Although I remained an ardent skeptic, over the years my participation in skepticism as a movement varied. At times I diligently maintained memberships in various organizations. I tried Mensa for a while, but was very disappointed to discover that their special interest groups for nonsense like astrology and outnumbered the groups with a rational focus by about 5 to 1. Most other groups were either religious or game-focused. At times I paid little attention to issues of skeptical activism. Eventually, I kind of forgot about that day.

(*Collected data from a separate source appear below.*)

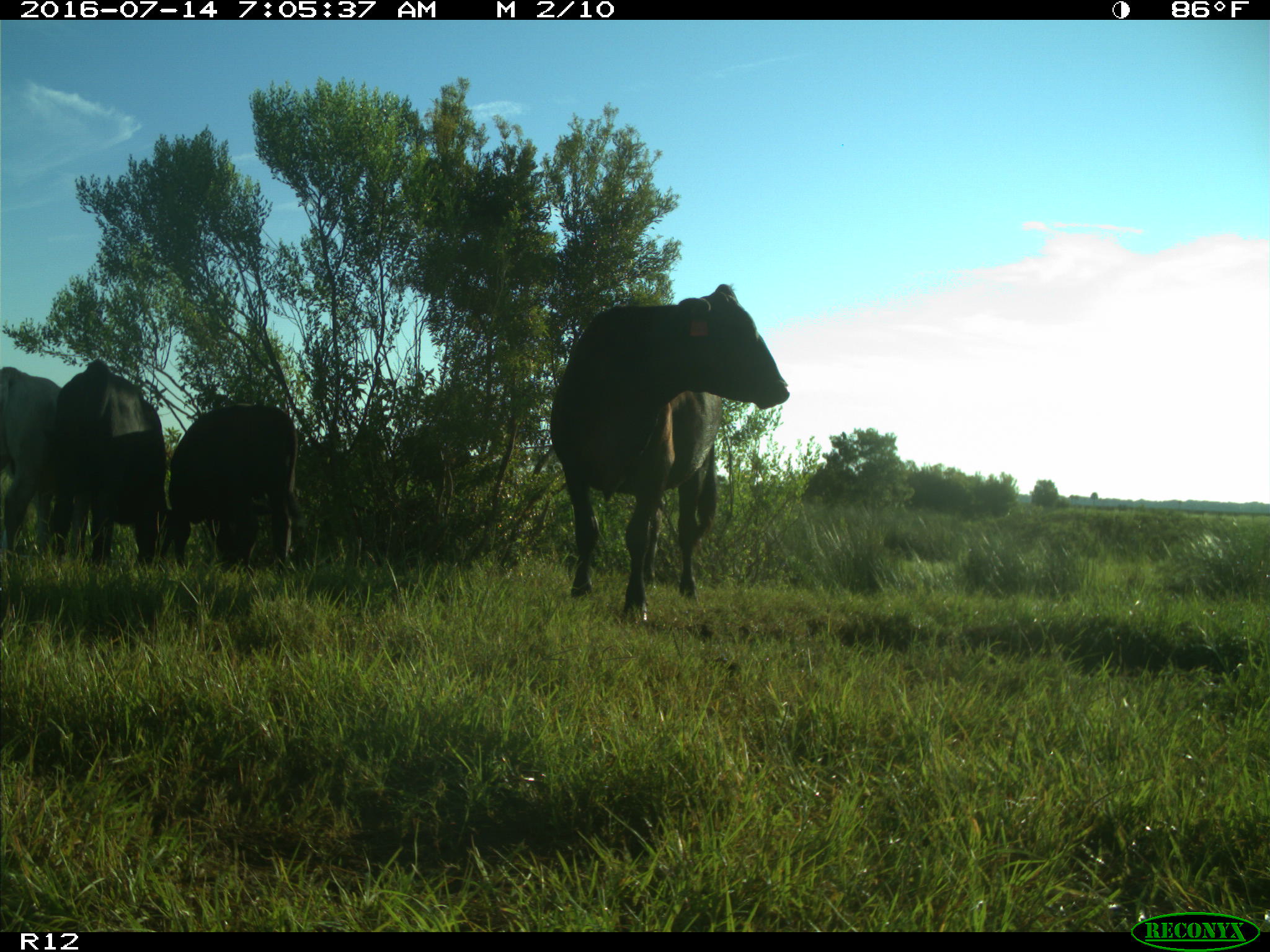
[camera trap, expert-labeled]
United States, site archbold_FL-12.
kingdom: Animalia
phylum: Chordata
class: Mammalia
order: Artiodactyla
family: Bovidae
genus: Bos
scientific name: Bos taurus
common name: domestic cow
Bos taurus (domestic cow).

Then one day I kind of woke up and smelled the woo. I did not like it. Not one bit. I decided that I wanted to make a difference. That day came in April of 2000, when I attended the annual convention of the Western Psychological Association in Portland, Oregon. It was my first academic conference after returning to school in 1997. I found that it was not all that different from other types of conventions and conferences, but the talks were so much more interesting. I was thrilled to see Michael Shermer and Ray Hyman on the schedule and attended both of their talks. Shermer described the findings of his survey on religion (something I found particularly interesting since I had responded to that survey myself) and discussed his book How We Believe. Hyman’s talk was titled Science and Pseudoscience. As Dr. Hyman wowed the crowd with rope tricks and mind reading, all of the memories of that day came flooding back, but I could not recall the skeptic’s name. Dr. Shermer and Dr. Hyman speculated that it was Bob Steiner and James Randi offered the same guess later in an email. However, the internet eventually provided enough clues and I now know that it was Terence Sandbek, a clinical psychologist and professor at American River College.
The list of people who have helped to shape my philosophy is not short. I feel especially grateful to Dr. Donald Butler, who taught me the basics of statistics and epistemology (and always had copies of the Skeptical Inquirer to thumb through) and to Dr. Brennis Lucero-Wagoner, whose insights and inspirations on teaching are second only to her friendship.
I also have a few heroes – people whose successes I might mistake for miracles if I did not know better. It is not possible to measure the effects of Dr. Eugenie Scott’s work at the National Center for Science Education, but the thought of a world in which religion passes for science in public schools is disturbing. Dr. Rachael Dunlop has been instrumental in the fight against anti-vaccination propaganda in Australia, driving the ill-named Australian Vaccination Network to close its doors recently. These are huge wins and they clearly demonstrate that activism works.
But I do not know if I would have come to appreciate these people if it were not for the work of a skeptic and a high school teacher.
So, thank you Dr. Sandbek, for showing me that what appears to be an extraordinary feat is usually simply a practiced one and to Dr. Tamblyn, for showing me how easily we accept extraordinary claims without evidence. Oh, and for teaching me to drive! (Yes, he taught driver’s ed, too.)
I can think of no pursuit as rewarding and valuable as the study, promotion, and teaching of critical thinking, science, and skepticism.